B) the price level and the aggregate amount of output that firms supply.
C) the supply of goods by firms and the price of goods relative to the price of nonmonetary
assets.
D) the inflation rate and the unemployment rate.
7) The short-run aggregate supply curve (in the absence of misperceptions)
A) is vertical.
B) slopes upward.
C) is horizontal.
D) slopes downward.
8) The long-run aggregate supply curve
A) is vertical.
B) slopes upward.
C) is horizontal.
D) slopes downward.
9) Which of the following changes shifts the SRAS curve up?
A) An increase in the labor force
B) An increase in firms’ costs
C) A decrease in government purchases
D) An increase in the money supply
10) Which of the following changes shifts the long-run aggregate supply curve to the right?
A) A demographic change that increases the labor supply
B) A decrease in the demand for labor
C) An increase in consumer confidence
D) A decrease in taxes (assuming Ricardian equivalence doesn’t hold)
11) Which of the following changes shifts the SRAS curve down?
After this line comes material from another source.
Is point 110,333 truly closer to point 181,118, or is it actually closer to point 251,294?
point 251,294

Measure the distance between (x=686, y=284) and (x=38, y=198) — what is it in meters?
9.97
A) An increase in the labor force
B) An increase in the money supply
C) A decrease in government purchases
D) A decrease in firms’ costs
12) When the money supply rises by 10%, in the short run, output ________ and the price level
________.
A) rises; is unchanged
B) declines; falls
C) is unchanged; falls
D) declines; is unchanged
13) When the money supply declines by 10%, in the long run, output ________ and the price
level ________.
A) is unchanged; is unchanged
B) declines; falls
C) is unchanged; falls
D) declines; is unchanged
14) Describe the effects, in both the short run and the long run, of an increase in the money
supply. Explain what happens to real output and the price level.
15) For each outcome below, tell what type of shift must have taken place in either the aggregate
demand curve or the long-run aggregate supply curve.
(a) In the short run, the price level is unchanged and output rises.
(b) In the long run, the price level declines and output is unchanged.
(c) In the long run, the price level rises and output declines.